Figure 6. Visualization of negative embeddings. ReNeg’s embedding (bottom right) looks abstract compared to handcrafted prompts.

This suggests that ReNeg has found a “pathological” direction in the latent space that doesn’t correspond to a human concept like “ugly,” but purely represents the mathematical opposite of high-reward images.

Generalization and Transferability

A major advantage of ReNeg is that the learned embedding is just a vector in the text encoder’s space. It is not tied to the specific weights of the UNet used during training. This means it can be transferred to any model that uses the same text encoder (like CLIP).

Across Model Versions

The authors took the embedding learned on SD1.5 and plugged it into SD1.4 and SD2.1. It worked immediately, boasting high win rates against handcrafted prompts.

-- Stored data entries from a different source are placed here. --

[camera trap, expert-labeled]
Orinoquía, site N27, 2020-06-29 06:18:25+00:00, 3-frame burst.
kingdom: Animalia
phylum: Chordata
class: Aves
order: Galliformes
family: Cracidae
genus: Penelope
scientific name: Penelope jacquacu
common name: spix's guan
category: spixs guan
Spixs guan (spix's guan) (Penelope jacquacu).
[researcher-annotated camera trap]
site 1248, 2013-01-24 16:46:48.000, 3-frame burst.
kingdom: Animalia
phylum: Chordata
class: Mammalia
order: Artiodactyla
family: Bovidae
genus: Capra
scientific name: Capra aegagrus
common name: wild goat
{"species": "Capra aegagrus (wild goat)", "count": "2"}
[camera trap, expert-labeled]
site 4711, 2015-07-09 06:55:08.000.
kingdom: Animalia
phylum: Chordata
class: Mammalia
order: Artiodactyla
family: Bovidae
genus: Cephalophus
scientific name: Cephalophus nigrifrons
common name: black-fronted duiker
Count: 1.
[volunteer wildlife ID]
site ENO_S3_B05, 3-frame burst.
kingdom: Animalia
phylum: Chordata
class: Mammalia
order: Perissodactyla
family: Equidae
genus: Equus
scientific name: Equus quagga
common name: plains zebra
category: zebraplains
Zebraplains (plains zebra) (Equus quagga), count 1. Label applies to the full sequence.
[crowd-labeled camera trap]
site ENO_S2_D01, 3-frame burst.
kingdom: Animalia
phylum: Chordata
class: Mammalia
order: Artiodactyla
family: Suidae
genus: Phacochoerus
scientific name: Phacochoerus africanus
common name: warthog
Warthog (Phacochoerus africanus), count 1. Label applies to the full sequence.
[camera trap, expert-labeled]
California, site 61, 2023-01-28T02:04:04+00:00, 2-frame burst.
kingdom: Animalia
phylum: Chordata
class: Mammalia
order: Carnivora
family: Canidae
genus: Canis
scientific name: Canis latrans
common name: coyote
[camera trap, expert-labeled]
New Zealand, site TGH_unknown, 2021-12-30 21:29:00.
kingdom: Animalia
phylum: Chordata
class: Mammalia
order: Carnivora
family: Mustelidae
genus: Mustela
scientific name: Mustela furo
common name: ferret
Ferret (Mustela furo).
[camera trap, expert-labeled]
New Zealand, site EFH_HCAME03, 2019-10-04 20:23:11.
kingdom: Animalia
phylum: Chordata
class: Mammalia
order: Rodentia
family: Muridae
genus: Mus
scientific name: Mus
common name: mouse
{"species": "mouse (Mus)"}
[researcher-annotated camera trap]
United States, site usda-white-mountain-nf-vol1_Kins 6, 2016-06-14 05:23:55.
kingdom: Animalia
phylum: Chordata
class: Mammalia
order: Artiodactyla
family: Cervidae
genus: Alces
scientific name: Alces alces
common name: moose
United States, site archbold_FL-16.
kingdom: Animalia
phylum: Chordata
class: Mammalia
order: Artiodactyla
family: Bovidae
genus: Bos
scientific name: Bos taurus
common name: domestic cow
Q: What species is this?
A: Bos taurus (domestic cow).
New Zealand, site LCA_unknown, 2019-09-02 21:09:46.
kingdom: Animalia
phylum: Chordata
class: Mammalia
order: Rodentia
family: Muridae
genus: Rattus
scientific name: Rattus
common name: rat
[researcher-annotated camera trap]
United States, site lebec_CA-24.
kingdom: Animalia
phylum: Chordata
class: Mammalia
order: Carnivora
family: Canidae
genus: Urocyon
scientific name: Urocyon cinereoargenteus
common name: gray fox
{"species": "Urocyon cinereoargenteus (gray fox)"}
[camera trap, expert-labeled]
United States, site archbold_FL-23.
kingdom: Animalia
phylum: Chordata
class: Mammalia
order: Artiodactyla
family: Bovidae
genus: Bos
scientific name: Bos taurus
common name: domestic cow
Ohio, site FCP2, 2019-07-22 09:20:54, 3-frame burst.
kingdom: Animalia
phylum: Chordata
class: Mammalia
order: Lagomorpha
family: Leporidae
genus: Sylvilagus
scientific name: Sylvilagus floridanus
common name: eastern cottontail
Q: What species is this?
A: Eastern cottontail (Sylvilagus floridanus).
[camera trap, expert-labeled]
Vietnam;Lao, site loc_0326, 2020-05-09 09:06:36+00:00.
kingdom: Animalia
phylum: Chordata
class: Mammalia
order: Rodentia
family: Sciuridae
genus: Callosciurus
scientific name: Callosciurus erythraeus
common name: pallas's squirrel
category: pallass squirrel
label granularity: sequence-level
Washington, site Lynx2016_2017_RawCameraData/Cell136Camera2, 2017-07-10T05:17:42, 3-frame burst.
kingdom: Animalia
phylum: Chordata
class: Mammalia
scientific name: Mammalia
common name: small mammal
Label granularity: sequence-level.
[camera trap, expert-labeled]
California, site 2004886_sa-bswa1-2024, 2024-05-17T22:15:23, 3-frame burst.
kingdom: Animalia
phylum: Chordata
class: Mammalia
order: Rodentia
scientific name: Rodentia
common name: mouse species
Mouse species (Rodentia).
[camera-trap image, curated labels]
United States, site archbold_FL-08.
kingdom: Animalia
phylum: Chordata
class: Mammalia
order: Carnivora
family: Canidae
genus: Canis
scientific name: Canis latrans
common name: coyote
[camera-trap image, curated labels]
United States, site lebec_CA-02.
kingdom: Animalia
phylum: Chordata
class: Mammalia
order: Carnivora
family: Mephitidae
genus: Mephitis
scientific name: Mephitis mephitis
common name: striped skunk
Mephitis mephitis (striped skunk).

Figure 7. Comparison of win rates. ReNeg generalizes well to SD1.4 and SD2.1.

Transfer to Video and ControlNet

Perhaps most impressively, the embedding enhances Text-to-Video models (like VideoCrafter2 and ZeroScope) and ControlNet. These models were never part of the ReNeg training process, yet the negative embedding cleans up their output, improving motion smoothness and aesthetic quality.

Video Generation Results: Table 4. Performance comparison on video generation models. ReNeg improves aesthetic quality and motion smoothness.

ControlNet Results: Table 5. Performance comparison on ControlNet.

Conclusion

ReNeg represents a shift in how we control generative AI. Instead of treating “negative prompts” as a linguistic interface where humans must guess the right words, ReNeg treats them as a mathematical optimization problem.

By integrating reward guidance directly into the training loop via CFG, ReNeg extracts a “pure” negative signal that aligns models with human aesthetic preferences. The key takeaways are:

  1. Efficiency: Tuning the negative embedding is far more efficient than fine-tuning the model.
  2. Automation: No more trial-and-error with “bad hands, blurry, crop” prompts.
  3. Versatility: One learned embedding can improve images, videos, and controlled generation across multiple model versions.

As generative models continue to evolve, methods like ReNeg highlight the importance of the “unconditional” space—the dark matter of diffusion models—and how shaping it can illuminate the results we actually want.